Records
********
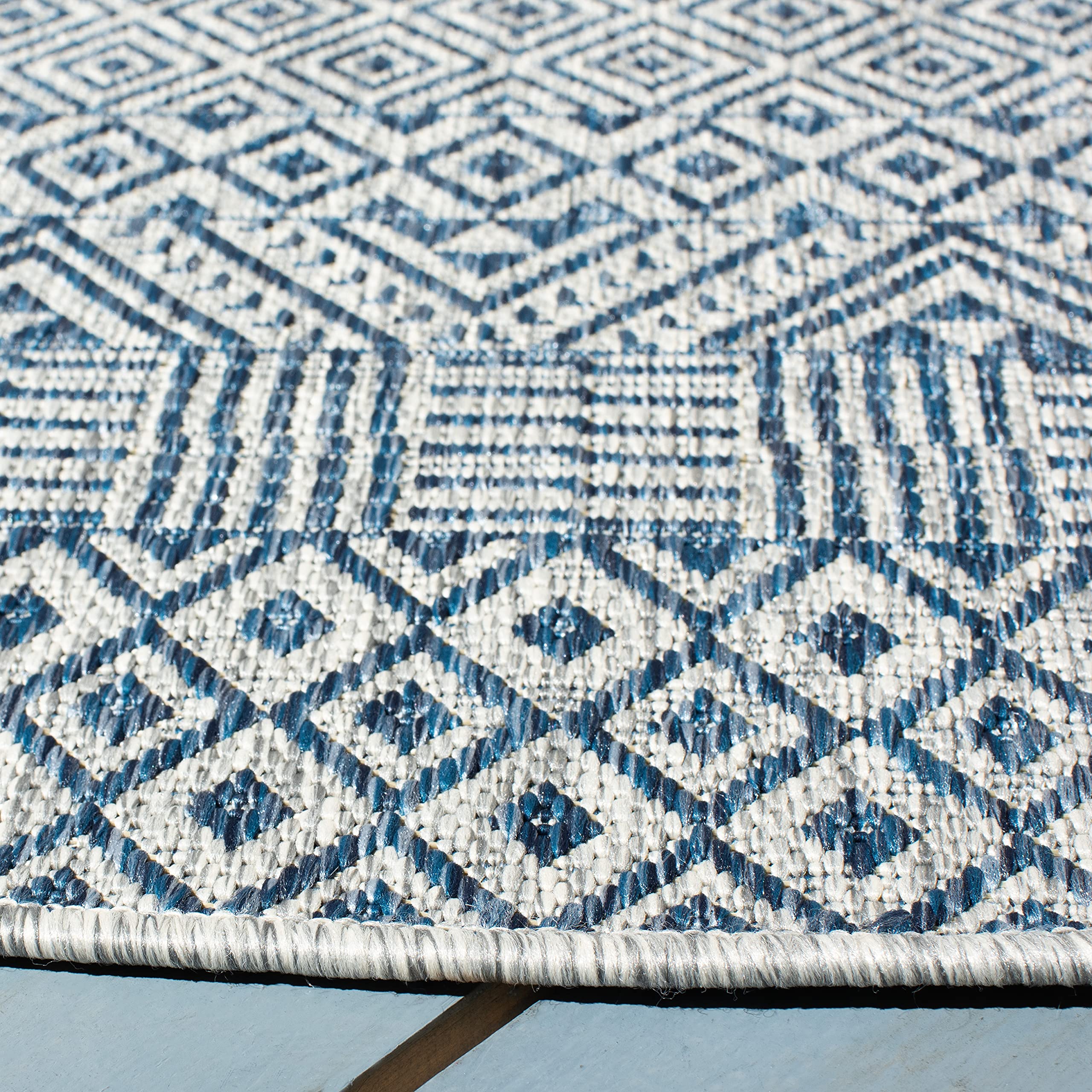 Safavieh Courtyard Collection 5'3' Round Grey/Blue Cy8235 Indoor/ Outside Waterproof Easy Cleansingpatio Backyard Mudroom Area Mat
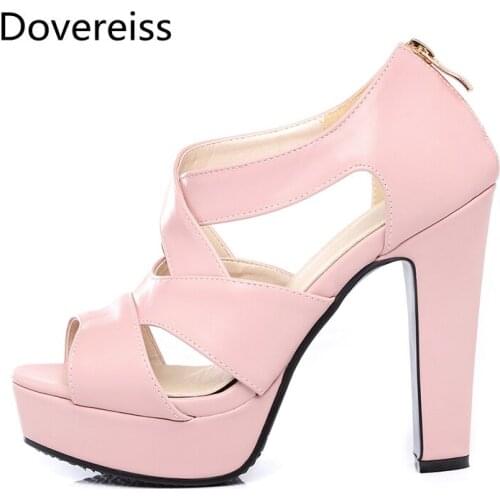Summer Women clear heels Sandals fashion white sexy new Narrow band Back zipper Buckle Chunky heels consice height 31-43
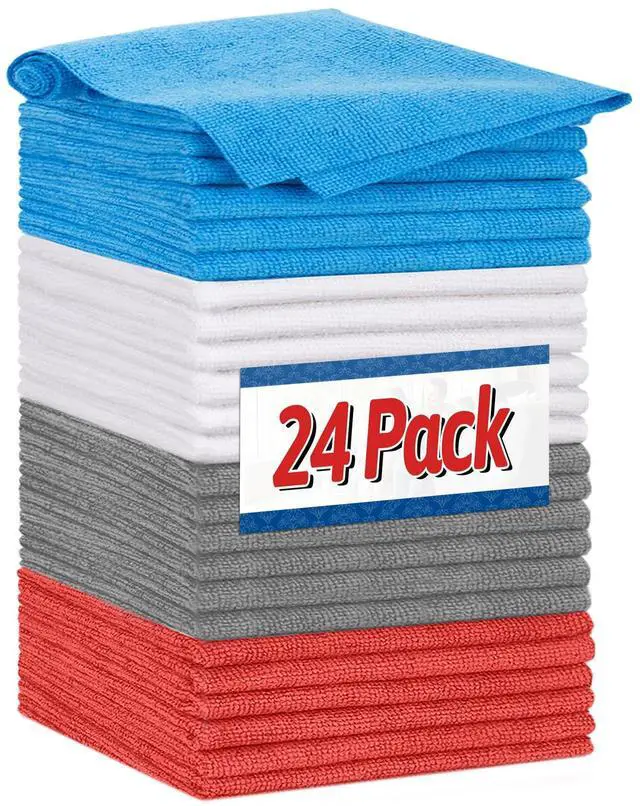 Main image of Shop Towels, Microfiber Cleaning Cloth Bulk, 24 Pack Microfiber Towels for Cars, All-Purpose Absorbent Cleaning Rags, Dust Cloth for Automotive, Mechanic, Garage, Bar, 11.5 x 11.5 inch
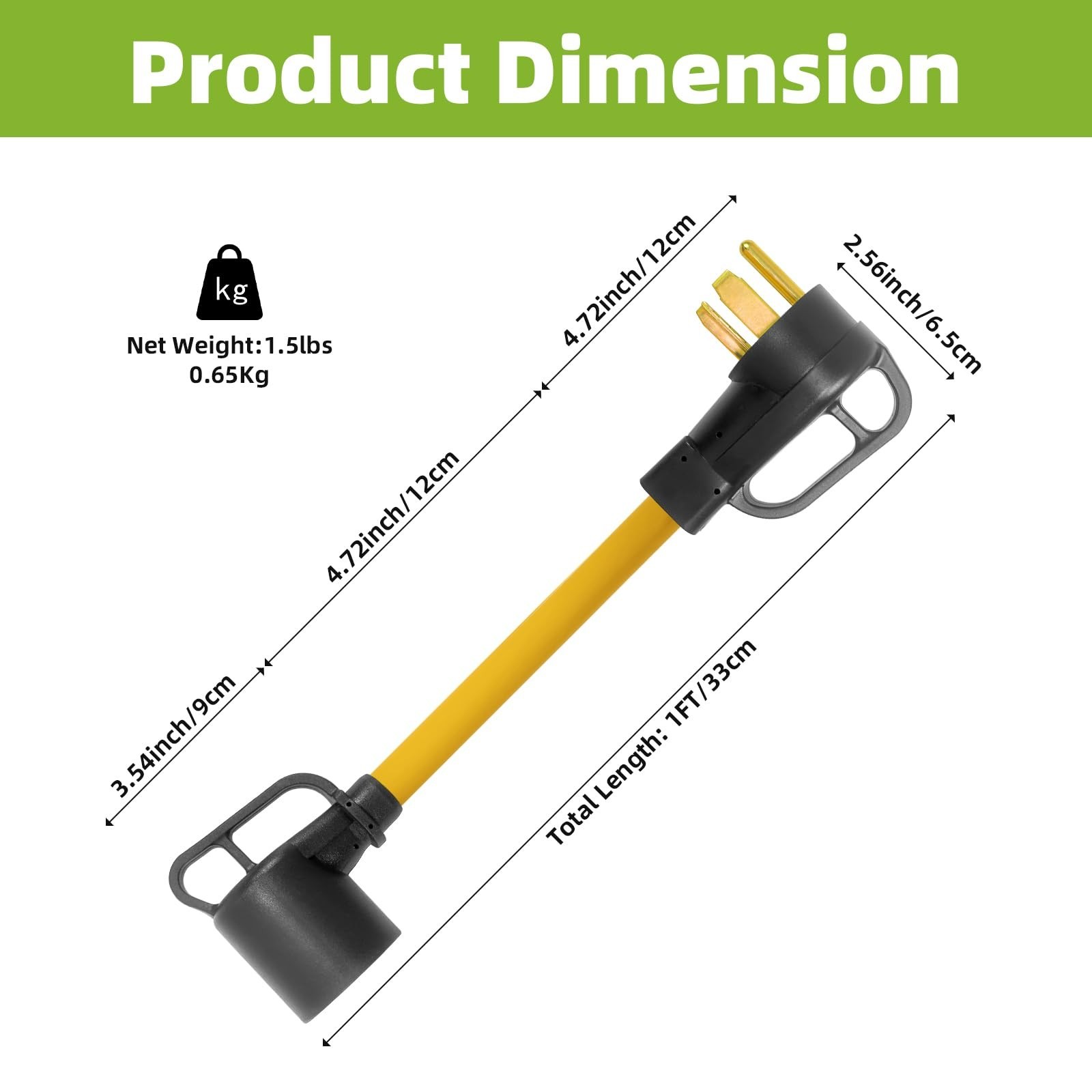 30 Amp Welder Adapter Cord NEMA 14-30P to 6-50R, 1FT, 10AWG Heavy-Duty, 250V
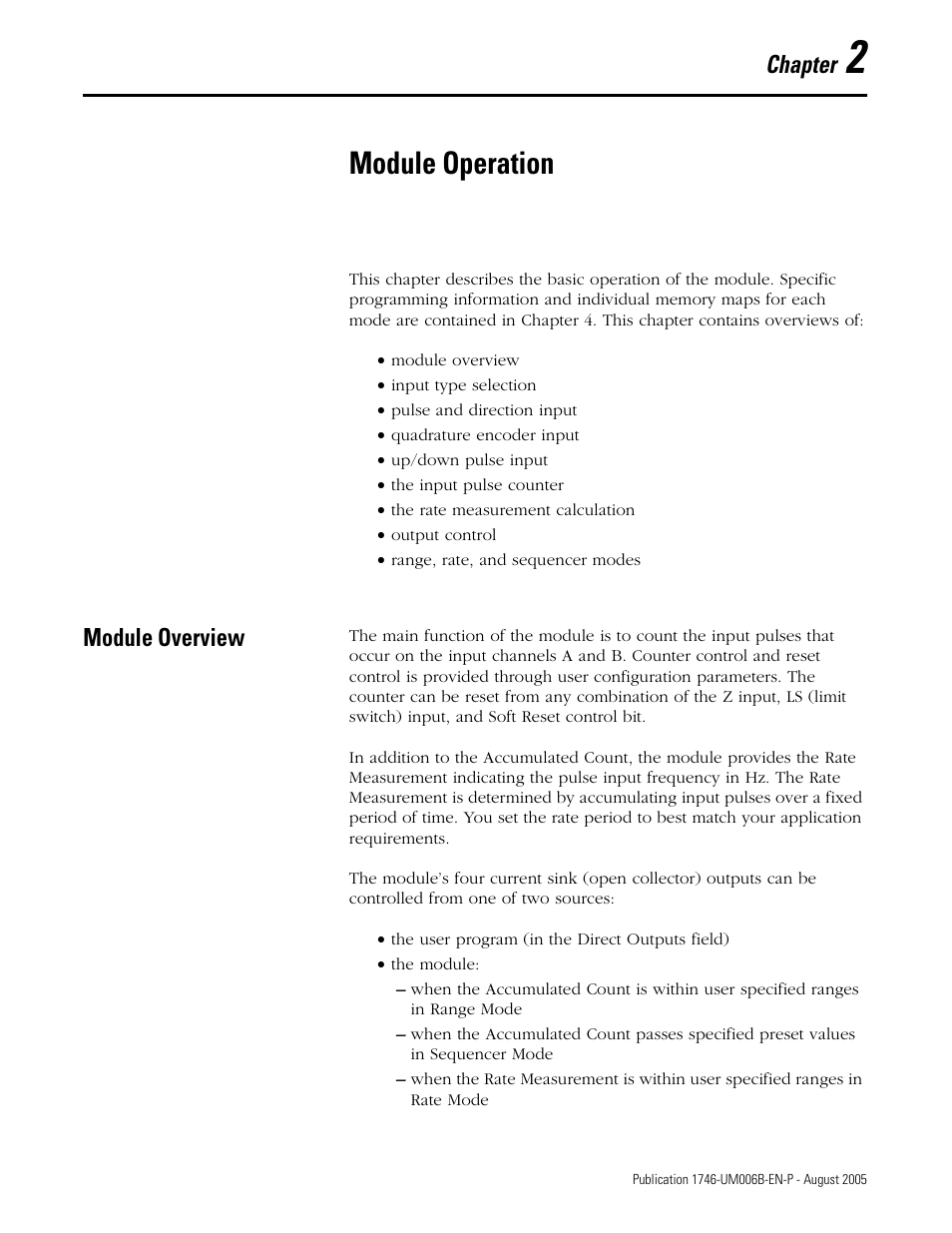 Chapter 2 - module operation, Module overview, Chapter 2 | Module operation, Module overview -1, Chapter | Rockwell Automation 1746-HSCE,D17466.5 High-Speed Counter Module User Manual | Page 19 / 183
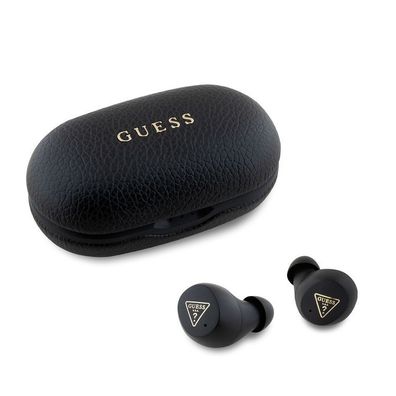 Guess PU Grained ENC TWS Kabellose Kopfhörer Bluetooth Headset - Schwarz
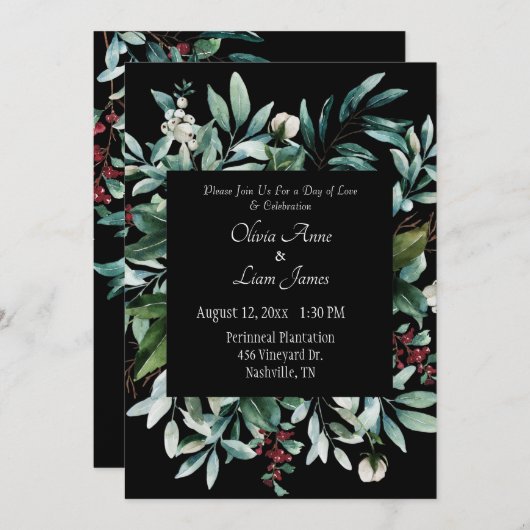 Floral Greenery Elegant Chic Script Name Wedding Kaart (Voorkant / Achterkant)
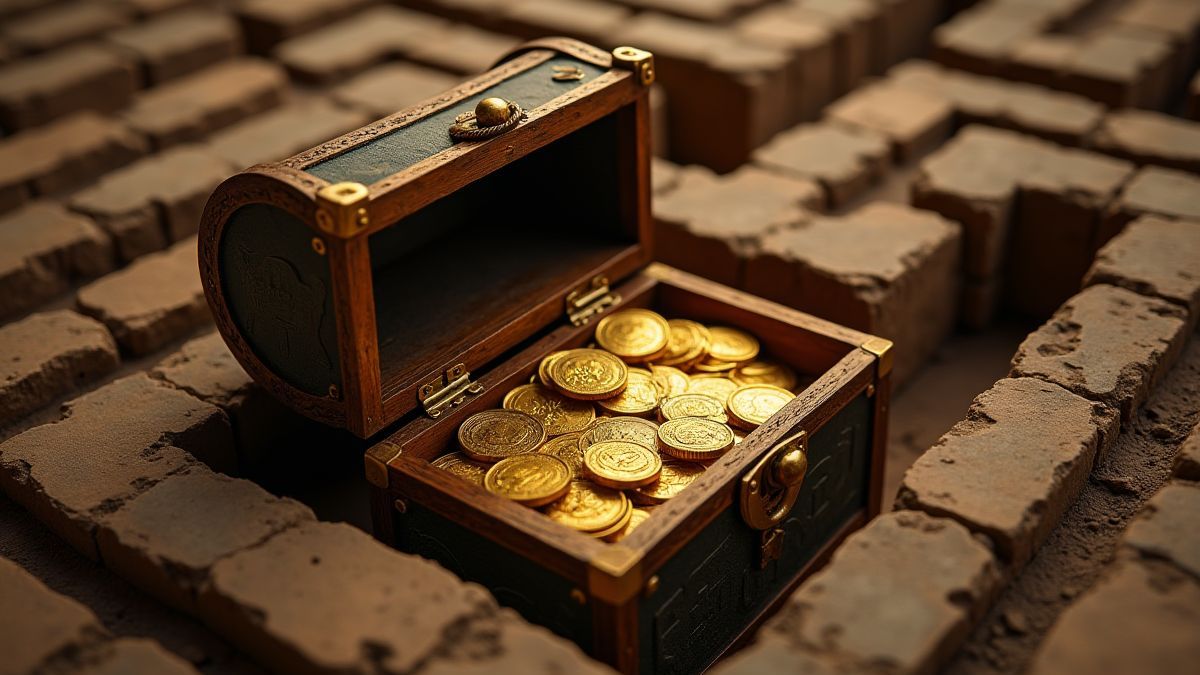 Un coffre rempli de pièces d'or à l'intérieur d'un labyrinthe grec.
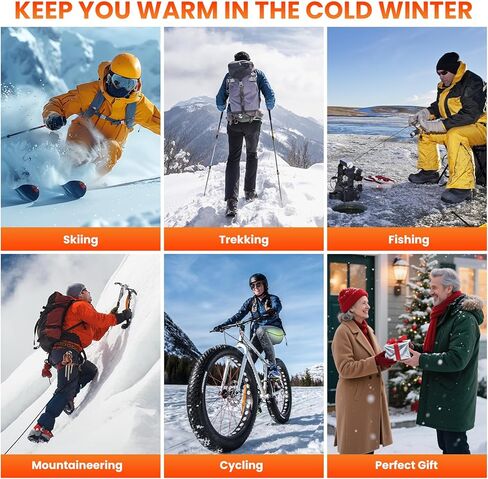 جوارب حرارية للرجال والنساء، قابلة لإعادة الشحن، قابلة للغسل، بطارية 6000 مللي أمبير في الساعة، جوارب حرارية شتوية مع 4 مستويات تسخين للصيد والتخييم والمشي لمسافات طويلة والتزلج وصيد الأسماك وركوب الدراجات والعمل في الهواء الطلق in Kuwait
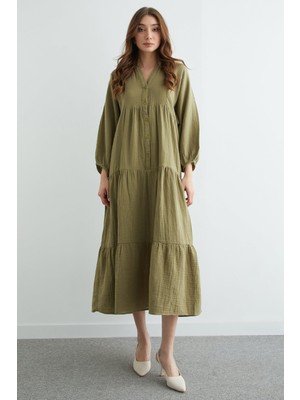 FullaModa Fullamodest Yarım Düğmeli Hakim Yaka Müslin Elbise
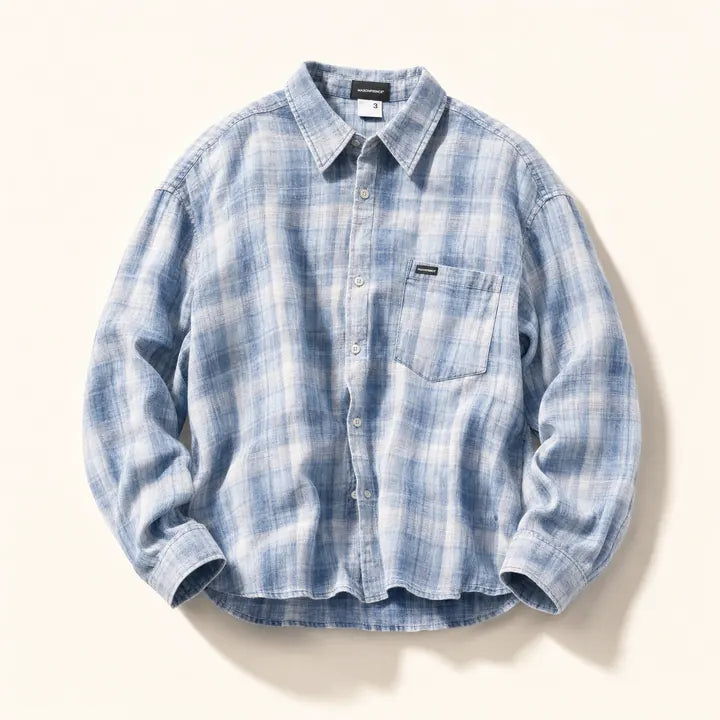 Mingstreet ASC launch still-life | MASONPRINCE | Long Sleeve Plaid Cotton Shirt | Light Blue | ready_now_existing_asset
********
Brief
Write out every row above word for word, with only the text and none of the pictures.

Solution to this task
 Safavieh Courtyard Collection 5'3' Round Grey/Blue Cy8235 Indoor/ Outside Waterproof Easy Cleansingpatio Backyard Mudroom Area Mat
Summer Women clear heels Sandals fashion white sexy new Narrow band Back zipper Buckle Chunky heels consice height 31-43
 Main image of Shop Towels, Microfiber Cleaning Cloth Bulk, 24 Pack Microfiber Towels for Cars, All-Purpose Absorbent Cleaning Rags, Dust Cloth for Automotive, Mechanic, Garage, Bar, 11.5 x 11.5 inch
 30 Amp Welder Adapter Cord NEMA 14-30P to 6-50R, 1FT, 10AWG Heavy-Duty, 250V
 Chapter 2 - module operation, Module overview, Chapter 2 | Module operation, Module overview -1, Chapter | Rockwell Automation 1746-HSCE,D17466.5 High-Speed Counter Module User Manual | Page 19 / 183
 Guess PU Grained ENC TWS Kabellose Kopfhörer Bluetooth Headset - Schwarz
 Floral Greenery Elegant Chic Script Name Wedding Kaart (Voorkant / Achterkant)
 Un coffre rempli de pièces d'or à l'intérieur d'un labyrinthe grec.
 جوارب حرارية للرجال والنساء، قابلة لإعادة الشحن، قابلة للغسل، بطارية 6000 مللي أمبير في الساعة، جوارب حرارية شتوية مع 4 مستويات تسخين للصيد والتخييم والمشي لمسافات طويلة والتزلج وصيد الأسماك وركوب الدراجات والعمل في الهواء الطلق in Kuwait
 FullaModa Fullamodest Yarım Düğmeli Hakim Yaka Müslin Elbise
 Mingstreet ASC launch still-life | MASONPRINCE | Long Sleeve Plaid Cotton Shirt | Light Blue | ready_now_existing_asset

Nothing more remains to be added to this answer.